Vinyl Art Display Starts Community Conversation in Downtown Buckhannon


Artwork comes in many forms and can be on a variety of canvasses. A new display of vinyl artwork called “What We Share” can be found on the street-facing windows of buildings in downtown Buckhannon, and it’s starting a conversation within the community.

“I think it’s so important to put as much public art into our community as possible and to involve the community in that process and have the art reflect our unique place,” said local artist Ellen Mueller.

The city of Buckhannon is known for its displays of public art.  In the last few years, community members have helped to “paint the town” – funding and installing numerous murals throughout downtown.  So Mueller has created a way to make her mark on the city.

“Recently, we’ve had a lot of negativity in the news and on the political cycle and I thought it would be great to focus on things that we share as a community,” said Mueller.

Mueller, who works as the chair of the art department at West Virginia Wesleyan College, found the the subjects for her work all around campus and beyond.

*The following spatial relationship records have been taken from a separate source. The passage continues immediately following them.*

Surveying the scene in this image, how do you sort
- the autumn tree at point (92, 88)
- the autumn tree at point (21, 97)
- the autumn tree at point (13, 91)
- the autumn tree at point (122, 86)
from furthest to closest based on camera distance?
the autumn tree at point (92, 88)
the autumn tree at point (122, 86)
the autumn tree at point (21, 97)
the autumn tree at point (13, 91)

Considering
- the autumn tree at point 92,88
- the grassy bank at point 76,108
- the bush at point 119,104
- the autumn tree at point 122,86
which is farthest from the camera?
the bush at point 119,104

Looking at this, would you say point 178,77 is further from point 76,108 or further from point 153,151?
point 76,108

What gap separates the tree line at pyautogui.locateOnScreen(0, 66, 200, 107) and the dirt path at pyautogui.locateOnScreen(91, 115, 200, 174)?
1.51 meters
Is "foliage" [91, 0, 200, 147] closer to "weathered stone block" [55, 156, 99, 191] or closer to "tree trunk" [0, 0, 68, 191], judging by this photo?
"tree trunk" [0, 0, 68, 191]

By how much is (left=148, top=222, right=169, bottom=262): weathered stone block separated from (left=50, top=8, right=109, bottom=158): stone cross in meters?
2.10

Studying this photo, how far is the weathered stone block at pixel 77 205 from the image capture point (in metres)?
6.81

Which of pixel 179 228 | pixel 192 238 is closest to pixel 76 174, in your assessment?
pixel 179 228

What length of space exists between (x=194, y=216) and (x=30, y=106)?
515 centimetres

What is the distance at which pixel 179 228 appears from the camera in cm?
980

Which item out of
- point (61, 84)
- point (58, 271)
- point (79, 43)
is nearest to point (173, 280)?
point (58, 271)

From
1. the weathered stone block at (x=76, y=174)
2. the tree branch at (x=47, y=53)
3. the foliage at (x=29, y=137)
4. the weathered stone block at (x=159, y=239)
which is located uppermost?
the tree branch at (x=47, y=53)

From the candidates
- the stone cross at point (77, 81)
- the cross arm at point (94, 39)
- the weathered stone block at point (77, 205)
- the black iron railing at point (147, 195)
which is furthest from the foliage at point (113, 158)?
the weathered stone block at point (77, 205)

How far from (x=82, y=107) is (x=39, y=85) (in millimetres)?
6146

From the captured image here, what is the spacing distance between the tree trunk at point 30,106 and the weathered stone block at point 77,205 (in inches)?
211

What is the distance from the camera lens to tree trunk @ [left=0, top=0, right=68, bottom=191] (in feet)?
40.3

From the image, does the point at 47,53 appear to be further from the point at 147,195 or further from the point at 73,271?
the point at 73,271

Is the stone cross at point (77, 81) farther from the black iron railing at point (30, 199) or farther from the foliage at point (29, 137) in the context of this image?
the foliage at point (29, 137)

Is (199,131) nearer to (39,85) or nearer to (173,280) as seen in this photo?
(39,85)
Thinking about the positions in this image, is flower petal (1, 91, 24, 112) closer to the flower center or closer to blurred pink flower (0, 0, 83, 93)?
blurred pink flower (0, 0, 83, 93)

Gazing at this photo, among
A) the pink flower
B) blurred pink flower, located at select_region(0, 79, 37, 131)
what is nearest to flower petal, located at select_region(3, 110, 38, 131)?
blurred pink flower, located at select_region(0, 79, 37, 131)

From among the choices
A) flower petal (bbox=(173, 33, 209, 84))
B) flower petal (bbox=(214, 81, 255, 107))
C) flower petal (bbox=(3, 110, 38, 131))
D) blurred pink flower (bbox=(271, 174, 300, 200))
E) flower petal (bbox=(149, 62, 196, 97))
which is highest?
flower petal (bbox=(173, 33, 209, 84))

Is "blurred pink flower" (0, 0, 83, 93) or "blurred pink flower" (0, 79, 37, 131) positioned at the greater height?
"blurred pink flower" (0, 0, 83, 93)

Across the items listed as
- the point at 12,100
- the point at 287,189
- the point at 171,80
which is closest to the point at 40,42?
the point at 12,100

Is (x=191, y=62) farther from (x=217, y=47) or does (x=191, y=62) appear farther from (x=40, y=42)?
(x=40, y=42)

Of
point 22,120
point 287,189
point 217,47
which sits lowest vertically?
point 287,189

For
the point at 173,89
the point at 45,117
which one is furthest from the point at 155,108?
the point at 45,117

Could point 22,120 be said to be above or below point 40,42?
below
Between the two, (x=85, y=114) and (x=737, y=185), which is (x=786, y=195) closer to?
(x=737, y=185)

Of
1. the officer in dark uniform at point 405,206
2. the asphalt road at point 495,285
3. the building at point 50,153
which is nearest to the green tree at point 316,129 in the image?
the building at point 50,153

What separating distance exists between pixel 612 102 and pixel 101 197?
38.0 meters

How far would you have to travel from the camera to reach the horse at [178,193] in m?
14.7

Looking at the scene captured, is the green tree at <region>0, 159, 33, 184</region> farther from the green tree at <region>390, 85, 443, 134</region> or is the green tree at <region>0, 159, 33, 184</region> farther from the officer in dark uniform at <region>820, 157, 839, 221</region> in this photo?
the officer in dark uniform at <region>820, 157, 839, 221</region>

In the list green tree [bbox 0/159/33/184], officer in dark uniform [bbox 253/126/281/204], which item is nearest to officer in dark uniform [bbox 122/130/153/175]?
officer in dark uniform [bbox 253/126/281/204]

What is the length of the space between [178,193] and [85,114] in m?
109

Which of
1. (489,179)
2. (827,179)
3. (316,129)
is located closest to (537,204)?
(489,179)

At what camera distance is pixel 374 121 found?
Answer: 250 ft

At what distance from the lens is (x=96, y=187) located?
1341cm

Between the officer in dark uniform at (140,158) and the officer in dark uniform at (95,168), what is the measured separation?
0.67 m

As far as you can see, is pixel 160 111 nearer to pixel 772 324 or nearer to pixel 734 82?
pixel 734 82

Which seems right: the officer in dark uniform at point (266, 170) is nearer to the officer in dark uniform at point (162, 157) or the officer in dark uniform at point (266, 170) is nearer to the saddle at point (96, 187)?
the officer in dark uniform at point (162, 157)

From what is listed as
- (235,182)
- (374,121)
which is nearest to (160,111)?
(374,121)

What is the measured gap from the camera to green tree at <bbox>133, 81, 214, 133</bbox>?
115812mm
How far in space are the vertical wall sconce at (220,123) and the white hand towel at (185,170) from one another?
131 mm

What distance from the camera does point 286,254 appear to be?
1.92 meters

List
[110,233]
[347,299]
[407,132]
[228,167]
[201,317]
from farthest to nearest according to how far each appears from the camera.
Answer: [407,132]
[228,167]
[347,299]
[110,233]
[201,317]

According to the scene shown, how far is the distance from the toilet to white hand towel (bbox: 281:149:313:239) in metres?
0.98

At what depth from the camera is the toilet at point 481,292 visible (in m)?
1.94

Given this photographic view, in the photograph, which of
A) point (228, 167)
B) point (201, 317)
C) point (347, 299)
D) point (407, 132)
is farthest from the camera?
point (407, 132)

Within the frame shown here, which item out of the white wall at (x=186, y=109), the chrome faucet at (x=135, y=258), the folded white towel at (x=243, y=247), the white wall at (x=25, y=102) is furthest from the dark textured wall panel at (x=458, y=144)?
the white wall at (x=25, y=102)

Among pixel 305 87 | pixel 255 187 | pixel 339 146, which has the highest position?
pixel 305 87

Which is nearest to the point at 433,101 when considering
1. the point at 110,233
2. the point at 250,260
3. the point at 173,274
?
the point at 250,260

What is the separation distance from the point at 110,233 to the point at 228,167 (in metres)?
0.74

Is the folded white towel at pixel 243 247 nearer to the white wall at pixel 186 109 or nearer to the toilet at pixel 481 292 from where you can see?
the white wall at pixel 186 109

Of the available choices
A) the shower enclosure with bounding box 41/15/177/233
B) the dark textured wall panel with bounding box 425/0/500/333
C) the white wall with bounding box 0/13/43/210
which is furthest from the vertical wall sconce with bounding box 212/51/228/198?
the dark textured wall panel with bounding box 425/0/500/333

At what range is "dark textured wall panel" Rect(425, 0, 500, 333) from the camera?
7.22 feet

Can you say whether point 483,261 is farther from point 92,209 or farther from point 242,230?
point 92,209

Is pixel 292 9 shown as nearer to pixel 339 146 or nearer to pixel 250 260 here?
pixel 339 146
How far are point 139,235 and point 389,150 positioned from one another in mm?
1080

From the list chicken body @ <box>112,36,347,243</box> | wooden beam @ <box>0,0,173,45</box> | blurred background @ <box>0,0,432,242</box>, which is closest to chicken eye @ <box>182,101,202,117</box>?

“We’ve got things like our beautiful bike paths, walking paths, trees, flowers…the natural beauty that surrounds the area. Things we can focus on and appreciate together,” said Mueller.

So Mueller set out to find the perfect canvases and locations.

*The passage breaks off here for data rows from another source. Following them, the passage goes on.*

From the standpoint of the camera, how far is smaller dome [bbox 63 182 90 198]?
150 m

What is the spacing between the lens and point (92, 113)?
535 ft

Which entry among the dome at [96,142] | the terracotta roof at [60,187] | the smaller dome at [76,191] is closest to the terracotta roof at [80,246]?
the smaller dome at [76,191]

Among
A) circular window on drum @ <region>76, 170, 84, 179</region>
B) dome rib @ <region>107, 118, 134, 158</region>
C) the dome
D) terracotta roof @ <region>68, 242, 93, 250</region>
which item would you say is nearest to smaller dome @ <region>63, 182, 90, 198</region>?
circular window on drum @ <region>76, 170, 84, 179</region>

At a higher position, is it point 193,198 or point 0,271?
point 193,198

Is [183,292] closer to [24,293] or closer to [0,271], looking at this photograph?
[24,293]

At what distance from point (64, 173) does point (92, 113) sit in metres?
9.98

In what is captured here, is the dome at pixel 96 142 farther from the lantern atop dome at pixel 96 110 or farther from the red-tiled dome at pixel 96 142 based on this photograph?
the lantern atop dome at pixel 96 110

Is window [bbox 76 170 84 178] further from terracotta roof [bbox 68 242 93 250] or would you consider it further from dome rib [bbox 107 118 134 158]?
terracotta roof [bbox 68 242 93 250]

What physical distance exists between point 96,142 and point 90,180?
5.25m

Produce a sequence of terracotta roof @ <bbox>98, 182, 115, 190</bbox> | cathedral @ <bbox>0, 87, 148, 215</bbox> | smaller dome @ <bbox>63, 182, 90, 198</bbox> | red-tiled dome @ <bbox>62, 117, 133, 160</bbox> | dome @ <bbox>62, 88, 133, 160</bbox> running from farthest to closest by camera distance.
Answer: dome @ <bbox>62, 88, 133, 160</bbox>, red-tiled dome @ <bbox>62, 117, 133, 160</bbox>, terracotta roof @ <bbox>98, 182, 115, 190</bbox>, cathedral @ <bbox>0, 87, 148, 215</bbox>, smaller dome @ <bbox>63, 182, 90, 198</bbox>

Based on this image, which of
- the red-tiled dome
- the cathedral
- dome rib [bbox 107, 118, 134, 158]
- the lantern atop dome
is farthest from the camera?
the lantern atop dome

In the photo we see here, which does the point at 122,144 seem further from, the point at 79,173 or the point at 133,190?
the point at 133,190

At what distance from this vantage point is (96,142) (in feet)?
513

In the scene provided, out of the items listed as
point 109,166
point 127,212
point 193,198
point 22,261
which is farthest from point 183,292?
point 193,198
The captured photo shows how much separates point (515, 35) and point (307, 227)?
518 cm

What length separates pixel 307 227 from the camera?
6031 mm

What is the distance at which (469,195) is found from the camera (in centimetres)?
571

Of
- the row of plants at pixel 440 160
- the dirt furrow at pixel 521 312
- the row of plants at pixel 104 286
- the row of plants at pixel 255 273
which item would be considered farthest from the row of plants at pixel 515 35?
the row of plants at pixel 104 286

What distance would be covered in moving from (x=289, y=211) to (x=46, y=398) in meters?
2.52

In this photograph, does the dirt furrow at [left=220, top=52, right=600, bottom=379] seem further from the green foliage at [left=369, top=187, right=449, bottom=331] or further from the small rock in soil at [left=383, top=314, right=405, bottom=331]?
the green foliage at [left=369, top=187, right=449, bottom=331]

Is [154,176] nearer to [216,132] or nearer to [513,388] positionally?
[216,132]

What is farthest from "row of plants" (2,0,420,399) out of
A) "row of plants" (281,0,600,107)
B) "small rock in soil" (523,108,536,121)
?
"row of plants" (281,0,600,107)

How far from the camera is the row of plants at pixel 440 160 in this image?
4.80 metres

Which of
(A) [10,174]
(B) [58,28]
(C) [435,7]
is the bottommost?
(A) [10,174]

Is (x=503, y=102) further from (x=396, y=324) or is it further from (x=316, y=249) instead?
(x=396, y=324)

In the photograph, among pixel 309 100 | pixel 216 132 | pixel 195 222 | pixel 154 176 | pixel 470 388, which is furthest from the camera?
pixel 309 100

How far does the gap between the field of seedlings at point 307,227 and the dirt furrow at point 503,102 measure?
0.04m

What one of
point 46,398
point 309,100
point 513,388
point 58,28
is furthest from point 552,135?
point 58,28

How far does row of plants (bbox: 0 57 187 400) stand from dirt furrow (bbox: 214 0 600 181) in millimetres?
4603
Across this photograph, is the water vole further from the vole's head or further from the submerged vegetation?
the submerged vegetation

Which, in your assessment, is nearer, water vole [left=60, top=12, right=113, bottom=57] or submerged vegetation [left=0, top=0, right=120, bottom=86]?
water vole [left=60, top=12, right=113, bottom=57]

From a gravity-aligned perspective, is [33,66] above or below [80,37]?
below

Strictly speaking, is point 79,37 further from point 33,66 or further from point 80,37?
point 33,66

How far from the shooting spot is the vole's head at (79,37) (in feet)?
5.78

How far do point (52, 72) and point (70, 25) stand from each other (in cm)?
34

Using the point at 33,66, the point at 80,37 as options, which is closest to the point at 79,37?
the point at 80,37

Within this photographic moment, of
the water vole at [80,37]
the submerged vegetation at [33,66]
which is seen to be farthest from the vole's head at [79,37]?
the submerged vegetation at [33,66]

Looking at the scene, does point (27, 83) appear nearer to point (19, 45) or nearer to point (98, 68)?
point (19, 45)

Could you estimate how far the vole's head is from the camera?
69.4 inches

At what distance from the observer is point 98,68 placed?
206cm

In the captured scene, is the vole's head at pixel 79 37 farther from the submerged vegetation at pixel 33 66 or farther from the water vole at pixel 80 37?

“I started out by walking around the community. I popped my head into the various businesses and asked if they might be interested in participating. I had a lot of really positive response,” said Mueller.

So if you’re walking down Main Street and aren’t exactly sure what you’re looking for, there’s a map for that! Mueller designed these guides to show where each piece of artwork is located. She’s set up shop at Festival Fridays to distribute those maps.

“There’s one here at the Visitor’s Center, there’s one at the Chase Bank. There’s one at the Stockart Youth Center, Lockwood Law Offices…” said Mueller. “I love the idea of participatory art, so the idea of having to go seek it out, turn it into a little bit of a fun game, so it involves a lot more people who may not otherwise go to a gallery.”

“It’s really neat because whether or not you live in Buckhannon, or you’re just visiting our town, whenever you see something that beautifies our town, something that unexpected, it just adds another element to what we’re trying to do here and really leaves an impression with people,” said Laura Meadows, executive director of the Upshur County Convention and Visitors Bureau

The downtown businesses seem to agree.

“The person who owns and runs the Dairy Queen asked if she could have another one on her window, so that was a really cool reaction to have,” said Mueller.

Although the exhibit is temporary, Mueller hopes to contribute more art to downtown Buckhannon in the future and may even enlist the help of her students.

“It’s such an important skill to have, to be able to reach out to your community and to make art available to as wide of an audience as possible,” said Mueller.

The artwork will be on display until August 19th.